Fandango ha a cuore Genova. Dopo l’annuncio, qualche mese fa, della produzione di Diaz, non lavate questo sangue, film di fiction di Daniele Vicari con Elio Germano e Claudio Santamaria, basato sui tragici eventi avvenuti nel corso del G8 2011, le cui riprese termineranno domani, porta oggi a Venezia il documentario Black Block di Carlo A. Bachschmidt, nella sezione Controcampo Italiano. Il film uscirà poi il 15 settembre in un cofanetto libro + DVD, dopo un breve passaggio in sala venerdì 9 al Politecnico Fandango.
Qui, a parlare, sono direttamente le parti offese. Uno studia da terapeuta alternativo, due una coppia lavorano come arboricoltori. Un’altre nei media indipendenti. Padri di famiglia, insegnanti, obiettori di coscienza. Non sembrano proprio dei violenti terroristi.
Il titolo è provocatorio. Ma loro non fanno accuse. “Il contraddittorio – dice Procacci – è volutamente assente”. Semplicemente, raccontano. “Era ciò che cercavamo – spiega il regista, anche rappresentante del Genova Legal Forum – Questi racconti sono stati fatti anche durante i processi, ma i media non li hanno ripresi”.
Un racconto intenso e scioccante, che documenta le violenze di quella notte terribile con il tragico bliz notturno delle forze armate alla scuola Diaz, dove si trovavano i manifestanti, e le successive torture alla caserma di Bolzaneto.
“Gli sceneggiatori di Diaz, non lavate questo sangue – racconta ancora Procacci – hanno visto il materiale documentario che avrebbero poi dovuto trasformare narrativamente. Ma devo ammettere che, pur essendo soddisfatto dei giornalieri del film, nulla ha la medesima potenza delle immagini reali. “Ci chiedono già il documentario da Parigi e Berlino – gli fa eco l’autore – questa storia c’é chi in Europa non l’ha voluta dimenticare”.

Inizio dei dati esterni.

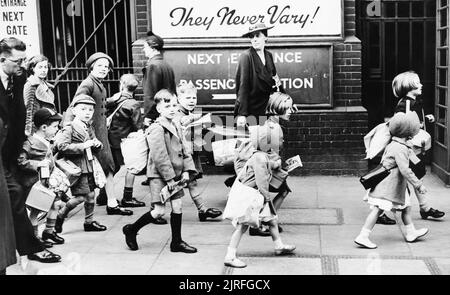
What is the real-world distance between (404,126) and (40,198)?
3.51 m

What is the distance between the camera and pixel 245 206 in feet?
20.6

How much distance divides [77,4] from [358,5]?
4276mm

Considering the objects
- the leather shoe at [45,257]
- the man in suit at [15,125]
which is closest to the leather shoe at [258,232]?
the leather shoe at [45,257]

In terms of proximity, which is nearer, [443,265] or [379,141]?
[443,265]

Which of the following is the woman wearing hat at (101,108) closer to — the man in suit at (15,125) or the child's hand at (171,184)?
the child's hand at (171,184)

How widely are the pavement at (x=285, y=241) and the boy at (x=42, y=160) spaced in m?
0.20

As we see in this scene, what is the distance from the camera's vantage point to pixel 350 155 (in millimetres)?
10172

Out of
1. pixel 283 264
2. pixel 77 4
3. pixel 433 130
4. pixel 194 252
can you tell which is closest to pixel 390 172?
pixel 283 264

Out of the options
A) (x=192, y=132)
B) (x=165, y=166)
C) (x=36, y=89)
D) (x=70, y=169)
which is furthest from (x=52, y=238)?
(x=36, y=89)

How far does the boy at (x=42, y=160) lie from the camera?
6.25m

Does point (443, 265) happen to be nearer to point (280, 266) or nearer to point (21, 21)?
point (280, 266)

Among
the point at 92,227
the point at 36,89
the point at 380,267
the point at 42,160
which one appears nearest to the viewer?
the point at 380,267

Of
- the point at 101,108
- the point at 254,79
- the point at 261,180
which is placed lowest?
the point at 261,180
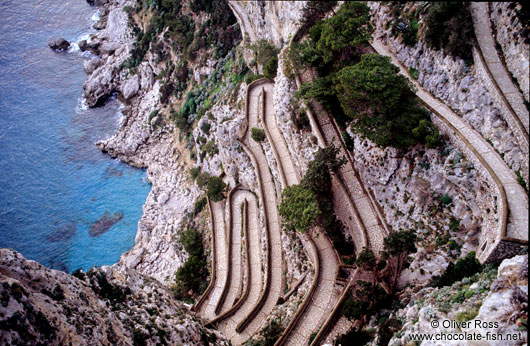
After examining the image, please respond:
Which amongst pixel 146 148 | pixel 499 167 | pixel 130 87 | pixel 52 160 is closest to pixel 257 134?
pixel 499 167

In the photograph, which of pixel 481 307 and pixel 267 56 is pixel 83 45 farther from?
pixel 481 307

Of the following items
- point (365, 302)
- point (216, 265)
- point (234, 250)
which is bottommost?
point (365, 302)

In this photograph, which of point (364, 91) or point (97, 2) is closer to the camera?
point (364, 91)

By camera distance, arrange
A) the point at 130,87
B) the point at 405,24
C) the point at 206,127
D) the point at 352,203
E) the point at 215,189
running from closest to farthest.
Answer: the point at 352,203 → the point at 405,24 → the point at 215,189 → the point at 206,127 → the point at 130,87

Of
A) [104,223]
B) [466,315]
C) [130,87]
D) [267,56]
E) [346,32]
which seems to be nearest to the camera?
[466,315]

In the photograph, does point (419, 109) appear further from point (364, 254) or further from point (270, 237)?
point (270, 237)

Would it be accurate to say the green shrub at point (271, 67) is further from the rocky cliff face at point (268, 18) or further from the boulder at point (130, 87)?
the boulder at point (130, 87)

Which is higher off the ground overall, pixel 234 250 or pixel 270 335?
pixel 234 250
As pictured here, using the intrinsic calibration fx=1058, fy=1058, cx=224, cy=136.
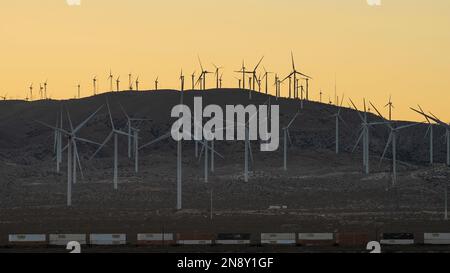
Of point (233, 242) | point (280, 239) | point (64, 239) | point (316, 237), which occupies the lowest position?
point (233, 242)

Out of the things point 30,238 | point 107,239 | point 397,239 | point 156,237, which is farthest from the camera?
point 30,238

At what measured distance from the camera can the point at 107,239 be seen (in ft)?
284

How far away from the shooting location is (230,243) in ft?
285

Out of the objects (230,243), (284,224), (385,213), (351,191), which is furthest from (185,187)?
(230,243)

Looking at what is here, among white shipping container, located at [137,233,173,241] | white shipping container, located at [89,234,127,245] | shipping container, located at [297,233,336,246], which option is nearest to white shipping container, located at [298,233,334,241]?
shipping container, located at [297,233,336,246]

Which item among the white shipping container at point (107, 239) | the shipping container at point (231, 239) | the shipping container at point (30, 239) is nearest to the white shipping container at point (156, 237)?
the white shipping container at point (107, 239)

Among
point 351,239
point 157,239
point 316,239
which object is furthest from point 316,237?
point 157,239

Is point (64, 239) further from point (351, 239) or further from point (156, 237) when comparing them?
point (351, 239)

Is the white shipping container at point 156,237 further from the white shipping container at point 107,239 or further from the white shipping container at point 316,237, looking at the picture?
the white shipping container at point 316,237

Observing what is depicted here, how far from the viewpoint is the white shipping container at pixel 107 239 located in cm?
8588

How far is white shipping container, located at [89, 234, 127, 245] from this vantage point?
8588cm
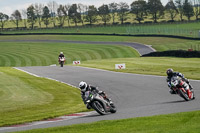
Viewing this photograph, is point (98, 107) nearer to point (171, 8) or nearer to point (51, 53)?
point (51, 53)

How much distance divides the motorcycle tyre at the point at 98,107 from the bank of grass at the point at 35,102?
181 cm

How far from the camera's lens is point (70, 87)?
27.3 metres

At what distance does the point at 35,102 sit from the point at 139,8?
524 feet

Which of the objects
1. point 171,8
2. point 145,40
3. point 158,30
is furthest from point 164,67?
point 171,8

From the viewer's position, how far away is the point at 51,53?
257ft

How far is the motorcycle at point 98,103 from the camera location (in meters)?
15.7

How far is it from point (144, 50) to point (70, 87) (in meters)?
47.1

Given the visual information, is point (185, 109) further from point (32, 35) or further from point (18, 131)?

Certamente non i testimoni principali, sette, tutti stranieri, che Bachschmidt ha fatto protagonisti, due dei quali presenti a Venezia, Mina Zapatero e Lena Zuhlke, che assieme agli altri hanno messo su un centro di supporto psicologico per le vittime di esperienze traumatiche come la loro. L’uscita del documentario è anche, per loro, un modo di chiarire alla stampa e all’opinione pubblica chi sono veramente e cosa facevano quel giorno: “Nei nostri rispettivi paesi, al momento – dice Zapatero – ci fu grande scandalo sulla polizia di Berlusconi, poi però tutto è stato dimenticato”.

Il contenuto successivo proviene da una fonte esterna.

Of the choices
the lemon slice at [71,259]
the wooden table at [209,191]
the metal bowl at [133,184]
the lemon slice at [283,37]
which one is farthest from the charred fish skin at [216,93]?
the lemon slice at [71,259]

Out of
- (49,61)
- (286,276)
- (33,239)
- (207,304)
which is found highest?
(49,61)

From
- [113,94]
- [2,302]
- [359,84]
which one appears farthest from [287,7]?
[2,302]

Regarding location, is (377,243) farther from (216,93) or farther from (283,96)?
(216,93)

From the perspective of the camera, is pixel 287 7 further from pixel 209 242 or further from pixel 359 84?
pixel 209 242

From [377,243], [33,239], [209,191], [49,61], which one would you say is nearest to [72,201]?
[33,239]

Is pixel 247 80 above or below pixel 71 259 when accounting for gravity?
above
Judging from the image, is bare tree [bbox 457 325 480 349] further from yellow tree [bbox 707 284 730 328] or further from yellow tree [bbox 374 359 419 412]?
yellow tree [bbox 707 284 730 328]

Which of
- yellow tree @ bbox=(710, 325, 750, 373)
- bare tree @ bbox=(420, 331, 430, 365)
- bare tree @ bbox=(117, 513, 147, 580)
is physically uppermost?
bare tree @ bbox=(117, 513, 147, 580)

“Sono successe così tante cose nella mia vita – dichiara Muli Reichel, uno dei coinvolti, nel documentario – e Genova è stata un’esperienza così forte, così intensa, che mi ha profondamente segnato, e se c’è una cosa che la polizia non è riuscita a ottenere, è stato di farmi mollare tutto. Direi che hanno ottenuto il contrario. Non posso né voglio ritirarmi e condurre una vita borghese. Magari non sono più in prima linea in tante manifestazioni. Però quello che voglio fare, continuo a farlo e continuerò a farlo. Dentro quella scuola non ce l’hanno fatta a rompere questa cosa dentro di me”.